Work required >>
From the records below, give the number of lines that include the word "submitButton". Add no other words.

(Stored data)
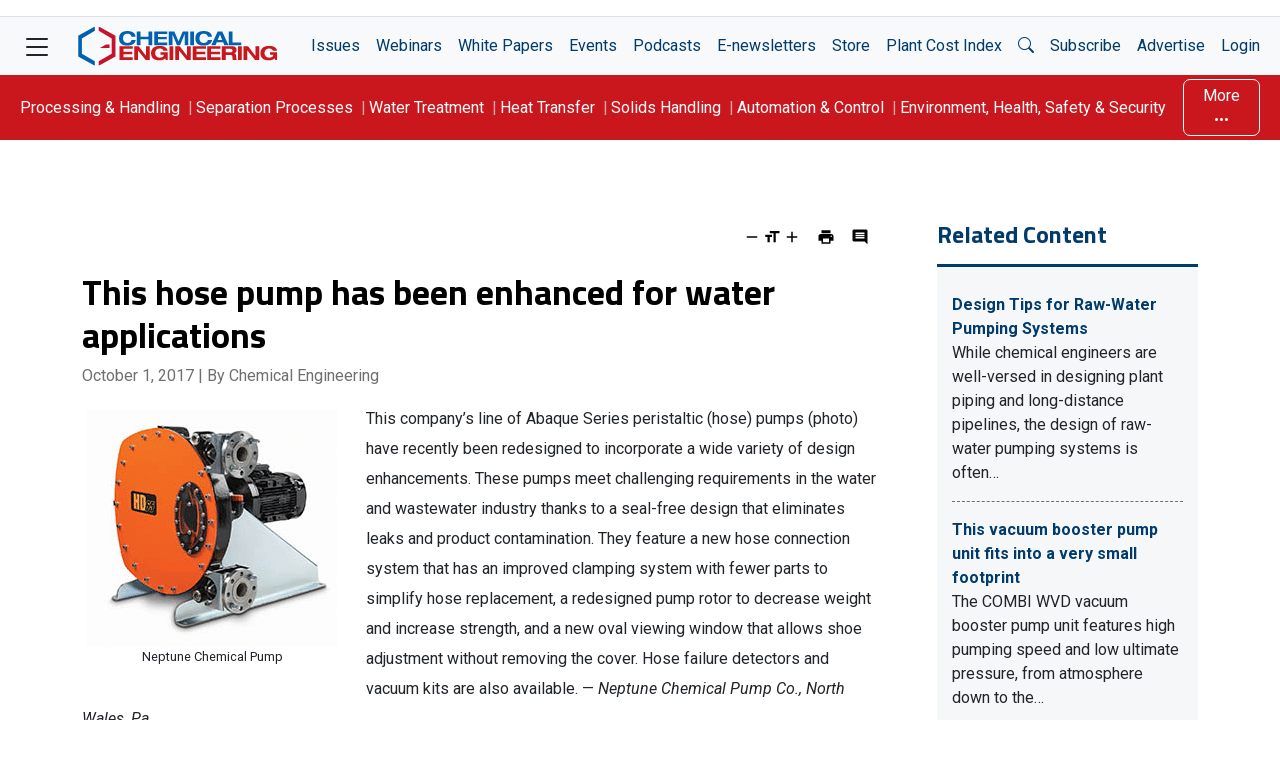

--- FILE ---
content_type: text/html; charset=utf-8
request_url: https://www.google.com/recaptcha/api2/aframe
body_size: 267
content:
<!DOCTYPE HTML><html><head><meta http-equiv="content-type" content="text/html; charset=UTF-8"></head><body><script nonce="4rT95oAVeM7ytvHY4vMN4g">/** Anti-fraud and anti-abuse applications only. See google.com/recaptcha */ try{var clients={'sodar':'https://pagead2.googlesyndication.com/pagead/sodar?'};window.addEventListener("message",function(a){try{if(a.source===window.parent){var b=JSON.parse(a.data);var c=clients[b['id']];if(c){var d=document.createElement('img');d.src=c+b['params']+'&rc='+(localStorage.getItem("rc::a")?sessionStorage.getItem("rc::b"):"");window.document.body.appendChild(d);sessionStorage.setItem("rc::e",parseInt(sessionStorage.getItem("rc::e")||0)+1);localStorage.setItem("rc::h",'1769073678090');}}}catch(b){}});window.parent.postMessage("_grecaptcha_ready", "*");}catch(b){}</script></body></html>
==
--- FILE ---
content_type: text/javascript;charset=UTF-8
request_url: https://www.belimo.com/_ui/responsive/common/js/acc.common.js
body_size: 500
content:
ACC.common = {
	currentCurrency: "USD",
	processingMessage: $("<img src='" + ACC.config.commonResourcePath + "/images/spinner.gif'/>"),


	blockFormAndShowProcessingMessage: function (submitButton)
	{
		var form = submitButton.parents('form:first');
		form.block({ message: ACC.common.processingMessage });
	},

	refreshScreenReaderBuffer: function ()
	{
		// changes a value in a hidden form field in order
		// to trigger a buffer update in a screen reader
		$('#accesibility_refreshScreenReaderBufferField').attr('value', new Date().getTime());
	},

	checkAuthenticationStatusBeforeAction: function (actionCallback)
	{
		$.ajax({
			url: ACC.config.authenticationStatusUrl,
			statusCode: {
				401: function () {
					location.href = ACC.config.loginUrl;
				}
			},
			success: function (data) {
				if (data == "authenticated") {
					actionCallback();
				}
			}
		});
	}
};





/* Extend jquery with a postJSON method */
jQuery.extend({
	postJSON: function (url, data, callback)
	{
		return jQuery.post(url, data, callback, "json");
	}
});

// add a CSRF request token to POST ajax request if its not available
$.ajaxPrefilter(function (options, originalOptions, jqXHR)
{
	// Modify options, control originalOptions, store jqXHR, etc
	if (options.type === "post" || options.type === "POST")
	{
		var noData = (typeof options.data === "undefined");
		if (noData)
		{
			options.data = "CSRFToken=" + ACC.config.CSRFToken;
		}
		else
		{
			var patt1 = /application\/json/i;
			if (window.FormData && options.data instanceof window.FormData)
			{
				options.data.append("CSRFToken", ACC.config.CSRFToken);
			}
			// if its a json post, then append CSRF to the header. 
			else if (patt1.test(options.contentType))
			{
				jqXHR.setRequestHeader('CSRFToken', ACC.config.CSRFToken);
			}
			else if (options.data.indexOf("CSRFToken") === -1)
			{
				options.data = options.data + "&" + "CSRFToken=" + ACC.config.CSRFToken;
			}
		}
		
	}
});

Task response >>
2